11. The electronic device of claim 9, wherein the processor is configured to give a weight to at least one piece of information included in the acquired data based on the preference information, and to extract the feature information from the acquired data based on the given weight.

12. The electronic device of claim 11, wherein the processor is configured to, based on the extracted feature information comprising a plurality of pieces of information, set priority of the plurality of pieces of information based on the weight given to each of the plurality of pieces of information, and to generate the response using the plurality of pieces of information based on the set priority.

13. The electronic device of claim 12, wherein the processor is configured to generate the response such that each of a plurality of elements of the response corresponds to any one of the plurality of pieces of information, and to determine an arrangement order of the plurality of elements based on the set priority.

14. A method for providing a response to a voice input, the method comprising:

acquiring and analyzing a voice input;

based on a result of analyzing the voice input, determining whether to provide a response by retrieving information included in the result of analyzing the voice input;

based on a determination to provide the response by retrieving the information, acquiring data by retrieving the information;

based on preference information, extracting feature information from the acquired data;

generating the response to include at least one piece of information of the extracted feature information; and

outputting the generated response.

15. The method of claim 14, wherein determining whether to provide the response by retrieving the information comprises:

determining an intention of a user as to the voice input based on the result of analyzing the voice input; and

determining whether to provide the response by retrieving the information based on the determined intention of the user.
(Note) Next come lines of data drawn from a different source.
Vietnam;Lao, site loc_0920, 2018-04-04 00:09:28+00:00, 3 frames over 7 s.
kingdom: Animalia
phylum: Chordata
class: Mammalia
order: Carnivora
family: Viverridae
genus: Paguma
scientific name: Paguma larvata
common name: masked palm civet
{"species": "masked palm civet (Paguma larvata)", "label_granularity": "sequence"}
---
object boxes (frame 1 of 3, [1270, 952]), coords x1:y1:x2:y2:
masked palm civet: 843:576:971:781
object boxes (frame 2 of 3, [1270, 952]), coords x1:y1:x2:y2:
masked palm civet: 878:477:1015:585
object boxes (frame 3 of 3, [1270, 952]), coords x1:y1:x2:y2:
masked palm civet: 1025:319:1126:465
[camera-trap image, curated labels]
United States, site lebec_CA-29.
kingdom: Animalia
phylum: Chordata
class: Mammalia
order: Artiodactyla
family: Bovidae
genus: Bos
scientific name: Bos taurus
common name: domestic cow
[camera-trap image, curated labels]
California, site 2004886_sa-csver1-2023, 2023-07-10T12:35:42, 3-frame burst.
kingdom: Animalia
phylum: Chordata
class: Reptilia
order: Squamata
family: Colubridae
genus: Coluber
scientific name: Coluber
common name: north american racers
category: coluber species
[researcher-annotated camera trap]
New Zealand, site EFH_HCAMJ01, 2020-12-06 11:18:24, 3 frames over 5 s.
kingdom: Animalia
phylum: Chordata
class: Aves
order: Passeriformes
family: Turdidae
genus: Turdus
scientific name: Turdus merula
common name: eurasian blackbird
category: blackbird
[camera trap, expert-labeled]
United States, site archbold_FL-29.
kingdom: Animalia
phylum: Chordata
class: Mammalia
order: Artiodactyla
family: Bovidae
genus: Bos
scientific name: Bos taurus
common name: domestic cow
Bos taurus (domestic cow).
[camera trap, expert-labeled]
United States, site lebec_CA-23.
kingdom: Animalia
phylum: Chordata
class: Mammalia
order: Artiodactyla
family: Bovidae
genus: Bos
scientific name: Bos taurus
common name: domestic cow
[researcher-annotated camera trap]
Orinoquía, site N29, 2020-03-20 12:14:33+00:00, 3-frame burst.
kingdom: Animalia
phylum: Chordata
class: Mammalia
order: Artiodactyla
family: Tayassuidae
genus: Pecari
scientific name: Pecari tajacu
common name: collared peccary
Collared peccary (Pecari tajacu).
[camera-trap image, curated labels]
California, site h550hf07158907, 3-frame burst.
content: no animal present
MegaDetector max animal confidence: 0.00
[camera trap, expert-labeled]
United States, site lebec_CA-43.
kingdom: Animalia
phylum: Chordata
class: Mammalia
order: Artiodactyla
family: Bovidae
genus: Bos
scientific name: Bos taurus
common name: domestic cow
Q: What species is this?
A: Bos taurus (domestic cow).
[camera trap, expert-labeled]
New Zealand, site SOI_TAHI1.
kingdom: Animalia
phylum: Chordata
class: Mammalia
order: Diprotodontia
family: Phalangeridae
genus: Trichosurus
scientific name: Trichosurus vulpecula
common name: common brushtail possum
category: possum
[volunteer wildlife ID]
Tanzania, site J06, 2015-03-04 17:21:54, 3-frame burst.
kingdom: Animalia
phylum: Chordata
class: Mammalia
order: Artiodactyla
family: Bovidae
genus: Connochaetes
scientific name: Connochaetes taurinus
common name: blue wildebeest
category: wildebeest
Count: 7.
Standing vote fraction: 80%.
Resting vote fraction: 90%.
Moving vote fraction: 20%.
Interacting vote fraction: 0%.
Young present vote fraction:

16. The method of claim 15, wherein determining whether to provide the response by retrieving the information based on the determined intention of the user comprises:

identifying a type of the response matched with the determined intention of the user based on information related to types of the response matched with intentions of the user; and

determining whether to provide the response by retrieving the information based on the identified type of the response.

17. The method of claim 14, wherein determining whether to provide the response by retrieving the information comprises:

determining a type of an action for providing the response based on the result of analyzing the voice input; and

determining whether to provide the response by retrieving the information based on the determined type of the action.

18. The method of claim 14, wherein determining whether to provide the response by retrieving the information comprises:

determining a feature of an element of the response based on the result of analyzing the voice input; and

determining whether to provide the response by retrieving the information based on the determined feature of the element.

19. The method of claim 14, wherein extracting the feature information from the acquired data comprises:

giving a weight to at least one piece of information included in the acquired data based on the preference information; and

extracting the feature information from the acquired data based on the given weight.

20. The method of claim 19, wherein generating the response comprises:

based on the extracted feature information comprising a plurality of pieces of information, setting priority of the plurality of pieces of information based on the weight given to each of the plurality of pieces of information;

determining an arrangement order of a plurality of elements corresponding to the plurality of pieces of information, respectively, based on the set priority; and

generating the response to include the plurality of elements based on the arrangement order of the plurality of elements.